El enamoramiento te impide ser realista


El enamoramiento es estupendo, sin embargo, es importante hacer un gran esfuerzo a nivel racional por valorar la situación y las expectativas. Por ejemplo, es habitual que cuando te gusta una persona tiendas a proyectar todas tus ilusiones sobre la otra persona, incluso, puedes llegar a idealizar al otro cuando en realidad no sabes cómo es de verdad. Cuando no hacemos un esfuerzo por ser realistas, podemos llegar a perder meses o años de nuestra vida con una persona que no merece la pena, o que, sencillamente, no nos corresponde de la misma forma.
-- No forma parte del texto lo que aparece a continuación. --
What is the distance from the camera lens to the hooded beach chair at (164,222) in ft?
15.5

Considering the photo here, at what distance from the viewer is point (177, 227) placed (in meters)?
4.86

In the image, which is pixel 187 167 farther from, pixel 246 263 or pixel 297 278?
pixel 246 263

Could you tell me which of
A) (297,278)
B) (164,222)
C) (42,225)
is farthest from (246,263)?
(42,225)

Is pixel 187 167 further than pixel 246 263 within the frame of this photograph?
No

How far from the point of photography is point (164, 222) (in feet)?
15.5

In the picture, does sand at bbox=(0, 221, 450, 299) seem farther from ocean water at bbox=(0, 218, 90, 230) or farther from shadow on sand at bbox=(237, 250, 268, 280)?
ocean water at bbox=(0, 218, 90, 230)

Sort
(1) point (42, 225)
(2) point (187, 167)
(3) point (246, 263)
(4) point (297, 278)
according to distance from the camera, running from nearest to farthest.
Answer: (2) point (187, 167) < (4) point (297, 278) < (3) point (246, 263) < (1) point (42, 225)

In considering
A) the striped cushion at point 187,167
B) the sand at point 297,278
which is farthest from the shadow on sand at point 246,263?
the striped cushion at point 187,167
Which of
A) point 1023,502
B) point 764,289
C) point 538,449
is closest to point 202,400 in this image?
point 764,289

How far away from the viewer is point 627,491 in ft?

¿Qué significa ser realista? Dejar que la realidad hable por sí sola, es decir, no adelantarte a los acontecimientos sino disfrutar de la evolución de una historia asumiendo la incertidumbre de no saber qué sucederá. Observar es el mejor modo de conocer y de interpretar la realidad. De hecho, así funciona la ciencia, a través de hipótesis que luego se contrastan con la realidad, y de este modo, se confirman o no.

El amor no es un experimento, claro está. Pero sí es verdad que para saber si otra persona también se está enamorando de ti debes observar. Observar si tiene curiosidad por conocerte, si te hace preguntas sobre ti, si te pide tu teléfono y toma la iniciativa de proponerte algún plan, si cuando está contigo no mira el reloj y no piensa en otras prioridades… Del mismo modo, también conviene matizar que observar también es positivo para saber si de verdad el otro es la persona que estabas buscando.

Observar para saber si su comportamiento te parece adecuado, si sus valores te atraen, si su modo de ser te parece interesante… El peligro de la idealización es que puede que te dejes arrastrar po una nube que te aleje de la realidad de los acontecimientos y de la vida.